Written task => Please copy the material word for word, everything from its very beginning down to and including the line that contains "461 centimetres".

Given entries =>
= = = = = = =

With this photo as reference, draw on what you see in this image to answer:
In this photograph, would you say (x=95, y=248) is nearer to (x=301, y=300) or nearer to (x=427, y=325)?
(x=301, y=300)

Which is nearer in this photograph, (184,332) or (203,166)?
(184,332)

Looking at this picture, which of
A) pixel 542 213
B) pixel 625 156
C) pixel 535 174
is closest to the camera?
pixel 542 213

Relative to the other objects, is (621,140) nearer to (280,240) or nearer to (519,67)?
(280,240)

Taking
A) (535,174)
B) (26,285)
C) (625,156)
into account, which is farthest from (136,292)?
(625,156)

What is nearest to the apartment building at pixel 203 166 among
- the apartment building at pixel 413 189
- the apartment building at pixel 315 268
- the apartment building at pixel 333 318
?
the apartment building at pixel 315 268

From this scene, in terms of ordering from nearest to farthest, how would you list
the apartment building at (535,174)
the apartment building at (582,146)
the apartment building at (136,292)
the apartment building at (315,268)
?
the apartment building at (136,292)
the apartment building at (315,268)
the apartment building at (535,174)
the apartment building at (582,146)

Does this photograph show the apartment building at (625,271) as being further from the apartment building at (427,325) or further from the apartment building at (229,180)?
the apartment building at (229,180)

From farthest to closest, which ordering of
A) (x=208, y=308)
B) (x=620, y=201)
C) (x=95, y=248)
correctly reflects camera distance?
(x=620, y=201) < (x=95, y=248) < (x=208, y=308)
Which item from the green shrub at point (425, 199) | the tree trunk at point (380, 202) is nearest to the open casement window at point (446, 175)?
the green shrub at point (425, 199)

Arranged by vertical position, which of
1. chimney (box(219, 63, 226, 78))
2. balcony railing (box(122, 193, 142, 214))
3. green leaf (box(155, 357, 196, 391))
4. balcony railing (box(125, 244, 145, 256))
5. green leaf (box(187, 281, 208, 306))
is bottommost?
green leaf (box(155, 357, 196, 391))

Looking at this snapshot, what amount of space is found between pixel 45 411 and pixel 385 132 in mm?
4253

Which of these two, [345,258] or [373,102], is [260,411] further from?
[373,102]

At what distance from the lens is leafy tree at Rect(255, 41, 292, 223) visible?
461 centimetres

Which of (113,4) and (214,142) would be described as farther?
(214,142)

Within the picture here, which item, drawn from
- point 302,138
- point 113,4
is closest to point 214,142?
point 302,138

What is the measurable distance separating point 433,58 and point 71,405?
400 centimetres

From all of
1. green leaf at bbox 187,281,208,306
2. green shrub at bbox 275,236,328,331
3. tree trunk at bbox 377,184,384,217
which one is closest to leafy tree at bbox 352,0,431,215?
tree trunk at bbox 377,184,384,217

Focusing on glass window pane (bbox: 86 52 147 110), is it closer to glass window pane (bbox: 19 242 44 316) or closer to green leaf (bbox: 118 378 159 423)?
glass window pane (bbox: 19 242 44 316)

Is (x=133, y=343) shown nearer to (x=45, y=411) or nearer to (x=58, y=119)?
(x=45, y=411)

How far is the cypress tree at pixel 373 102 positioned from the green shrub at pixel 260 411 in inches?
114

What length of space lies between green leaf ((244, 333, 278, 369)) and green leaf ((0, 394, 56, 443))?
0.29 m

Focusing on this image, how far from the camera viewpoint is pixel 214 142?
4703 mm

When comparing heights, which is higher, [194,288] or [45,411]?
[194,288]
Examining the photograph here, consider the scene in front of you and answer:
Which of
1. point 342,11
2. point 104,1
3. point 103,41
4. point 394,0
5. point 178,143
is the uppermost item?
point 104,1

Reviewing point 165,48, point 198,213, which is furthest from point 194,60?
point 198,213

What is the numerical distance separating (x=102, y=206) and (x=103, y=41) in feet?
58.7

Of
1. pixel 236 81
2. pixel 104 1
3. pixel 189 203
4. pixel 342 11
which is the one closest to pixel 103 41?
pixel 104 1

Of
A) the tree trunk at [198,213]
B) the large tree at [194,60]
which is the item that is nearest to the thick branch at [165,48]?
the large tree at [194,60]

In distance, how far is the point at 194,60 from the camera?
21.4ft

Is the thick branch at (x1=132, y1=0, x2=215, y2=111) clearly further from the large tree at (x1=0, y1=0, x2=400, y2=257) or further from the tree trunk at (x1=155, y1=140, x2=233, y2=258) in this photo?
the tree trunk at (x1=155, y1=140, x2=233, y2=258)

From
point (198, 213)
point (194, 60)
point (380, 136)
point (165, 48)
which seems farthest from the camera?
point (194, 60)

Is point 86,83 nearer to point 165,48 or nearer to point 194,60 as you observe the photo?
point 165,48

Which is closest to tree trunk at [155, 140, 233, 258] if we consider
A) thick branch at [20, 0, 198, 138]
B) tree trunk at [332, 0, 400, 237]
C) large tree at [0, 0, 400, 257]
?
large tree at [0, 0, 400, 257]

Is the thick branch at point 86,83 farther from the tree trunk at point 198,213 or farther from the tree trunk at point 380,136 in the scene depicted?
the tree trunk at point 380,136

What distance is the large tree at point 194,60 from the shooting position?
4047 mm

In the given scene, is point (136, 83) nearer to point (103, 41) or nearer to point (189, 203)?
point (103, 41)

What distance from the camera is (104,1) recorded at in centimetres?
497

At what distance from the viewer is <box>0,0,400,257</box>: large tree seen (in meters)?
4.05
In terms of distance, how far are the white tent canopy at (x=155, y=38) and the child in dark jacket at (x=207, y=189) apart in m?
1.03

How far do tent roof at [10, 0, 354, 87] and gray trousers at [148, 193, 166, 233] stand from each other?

= = = = = = =

Task output =>
With this photo as reference, draw on what you see in this image to answer:
In this photograph, would you say (x=95, y=248) is nearer to (x=301, y=300) or nearer to (x=427, y=325)?
(x=301, y=300)

Which is nearer in this photograph, (184,332) or (203,166)?
(184,332)

Looking at this picture, which of
A) pixel 542 213
B) pixel 625 156
C) pixel 535 174
is closest to the camera?
pixel 542 213

Relative to the other objects, is (621,140) nearer to (280,240) or nearer to (519,67)?
(280,240)

Taking
A) (535,174)
B) (26,285)
C) (625,156)
into account, which is farthest from (136,292)?
(625,156)

What is nearest to the apartment building at pixel 203 166 among
- the apartment building at pixel 413 189
- the apartment building at pixel 315 268
- the apartment building at pixel 333 318
?
the apartment building at pixel 315 268

From this scene, in terms of ordering from nearest to farthest, how would you list
the apartment building at (535,174)
the apartment building at (582,146)
the apartment building at (136,292)
the apartment building at (315,268)
?
the apartment building at (136,292)
the apartment building at (315,268)
the apartment building at (535,174)
the apartment building at (582,146)

Does this photograph show the apartment building at (625,271) as being further from the apartment building at (427,325) or further from the apartment building at (229,180)?
the apartment building at (229,180)

From farthest to closest, which ordering of
A) (x=208, y=308)
B) (x=620, y=201)
C) (x=95, y=248)
correctly reflects camera distance?
(x=620, y=201) < (x=95, y=248) < (x=208, y=308)
Which item from the green shrub at point (425, 199) | the tree trunk at point (380, 202) is nearest to the open casement window at point (446, 175)?
the green shrub at point (425, 199)

Arranged by vertical position, which of
1. chimney (box(219, 63, 226, 78))
2. balcony railing (box(122, 193, 142, 214))
3. green leaf (box(155, 357, 196, 391))
4. balcony railing (box(125, 244, 145, 256))
5. green leaf (box(187, 281, 208, 306))
is bottommost?
green leaf (box(155, 357, 196, 391))

Looking at this snapshot, what amount of space is found between pixel 45 411 and pixel 385 132 in mm?
4253

Which of these two, [345,258] or [373,102], is [260,411] further from?
[373,102]

At what distance from the lens is leafy tree at Rect(255, 41, 292, 223) visible?
461 centimetres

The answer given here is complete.